• **Required work**
Please copy every line of the material below word for word, leaving the pictures out of your answer.
BEGIN Provided records
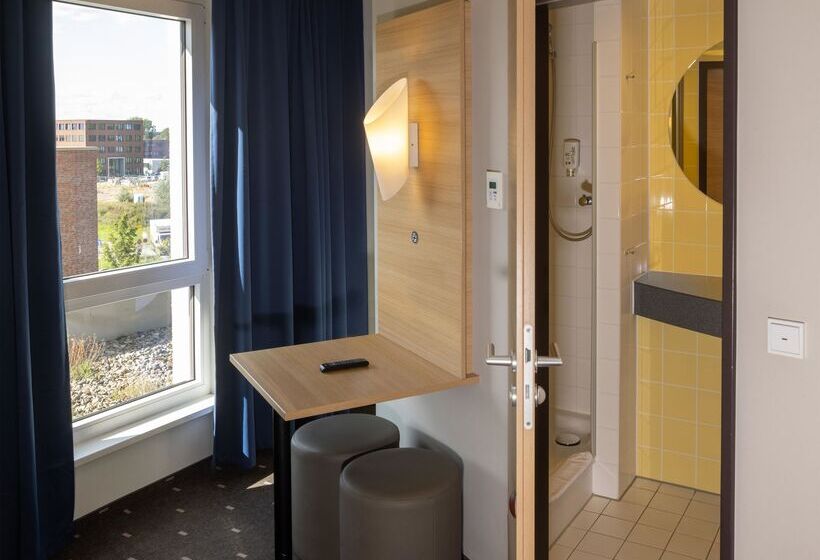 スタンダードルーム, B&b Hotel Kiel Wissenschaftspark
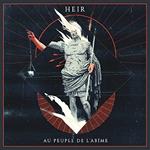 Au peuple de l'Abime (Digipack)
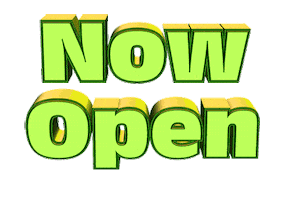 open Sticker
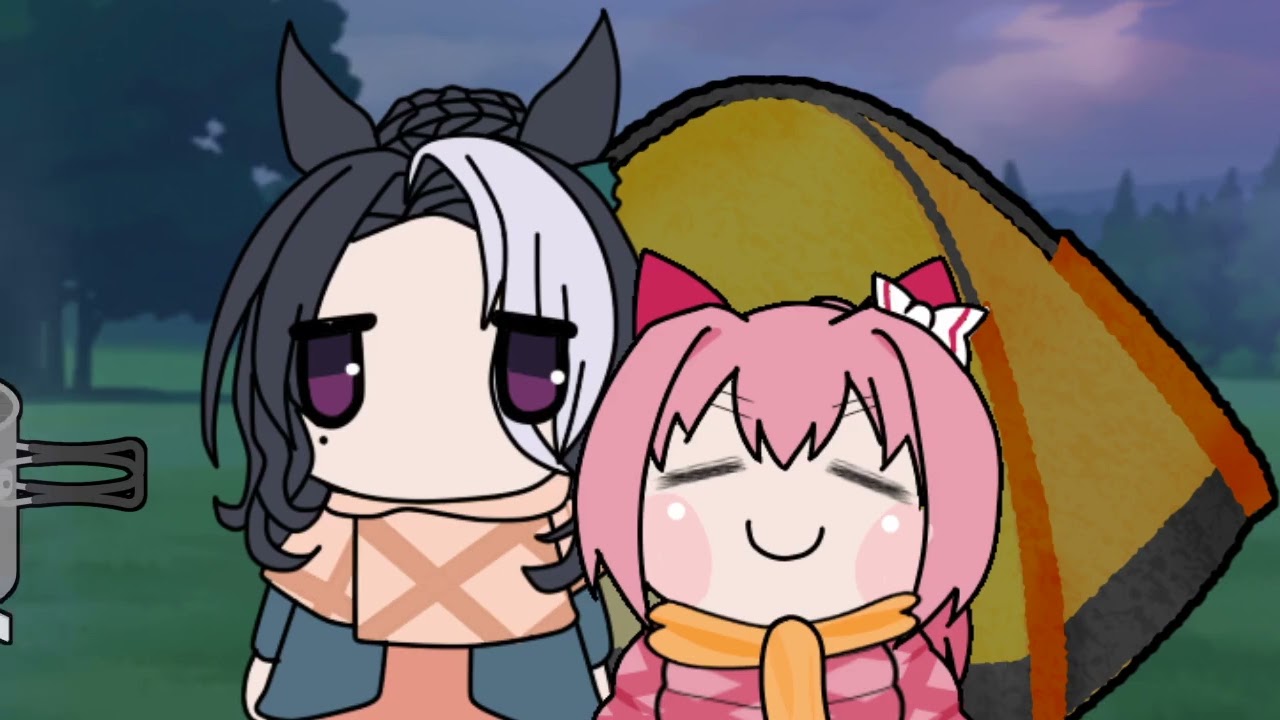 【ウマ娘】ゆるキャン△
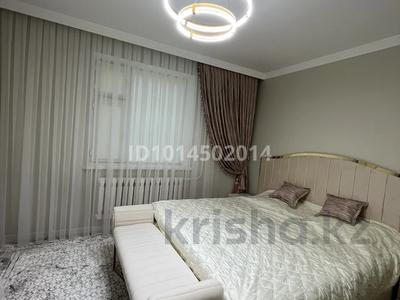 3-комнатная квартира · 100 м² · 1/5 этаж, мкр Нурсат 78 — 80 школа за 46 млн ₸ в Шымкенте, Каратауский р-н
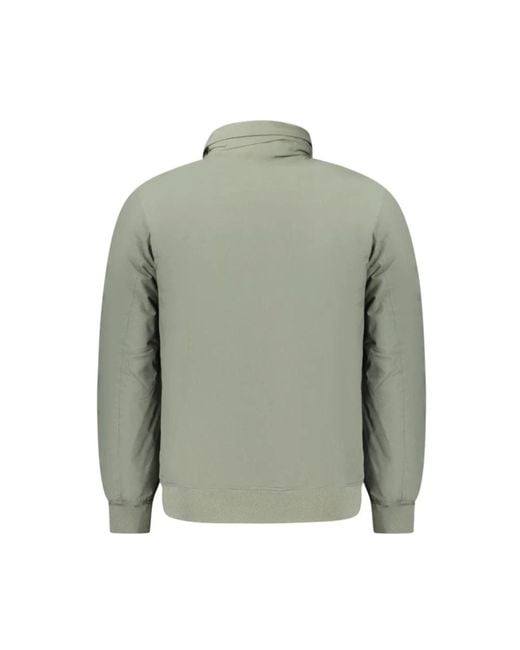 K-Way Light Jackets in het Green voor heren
END Provided records
• **Final answer**
 スタンダードルーム, B&b Hotel Kiel Wissenschaftspark
 Au peuple de l'Abime (Digipack)
 open Sticker
 【ウマ娘】ゆるキャン△
 3-комнатная квартира · 100 м² · 1/5 этаж, мкр Нурсат 78 — 80 школа за 46 млн ₸ в Шымкенте, Каратауский р-н
 K-Way Light Jackets in het Green voor heren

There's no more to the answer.